PAGE EXCERPT —
============
Re: BUG #13440: unaccent does not remove all diacritics

From: Curd Reinert <curdreinert(at)gmx(dot)de>
To: Tom Lane <tgl(at)sss(dot)pgh(dot)pa(dot)us>, Alvaro Herrera <alvherre(at)2ndquadrant(dot)com>, Michael Gradek <mike(at)busbud(dot)com>, PostgreSQL Bugs <pgsql-bugs(at)postgresql(dot)org>, pgsql-bugs-owner(at)postgresql(dot)org, Thomas Munro <thomas(dot)munro(at)enterprisedb(dot)com>
Subject: Re: BUG #13440: unaccent does not remove all diacritics
Date: 2015-06-17 08:44:38
Message-ID: 55813376.2040204@gmx.de
Views: Raw Message | Whole Thread | Download mbox | Resend email
Thread:
Lists: pgsql-bugs

Tom Lane <tgl(at)sss(dot)pgh(dot)pa(dot)us> schrieb am 17.06.2015 00:01:48:
> Also, while my German is nearly nonexistent, I had the idea that sharp-S
> to "S" would be considered a case-folding transformation not an accent
> removal. Comments from German speakers welcome of course.
============
DATA SHOWN —
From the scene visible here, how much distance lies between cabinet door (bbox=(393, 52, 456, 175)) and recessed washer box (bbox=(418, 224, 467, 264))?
============
EXERCISE REQUIREMENTS —
1 > Using the mailing-list message, answer each question:
(a) Who is the sender of the message?
(b) What date and time does the header give?
(c) According to Tom Lane, what kind of transformation might sharp-S to "S" be considered instead of an accent removal?
2 > Translate this sentence from the mailing-list message into Spanish: "Also, while my German is nearly nonexistent, I had the idea that sharp-S to 'S' would be considered a case-folding transformation not an accent removal."

EXERCISE RESULTS —
1 >
(a) Curd Reinert
(b) 2015-06-17 08:44:38
(c) A case-folding transformation

2 > Además, aunque mi alemán es casi inexistente, tenía la idea de que pasar de la sharp-S a "S" se consideraría una transformación de plegado de mayúsculas y minúsculas, no una eliminación de acentos.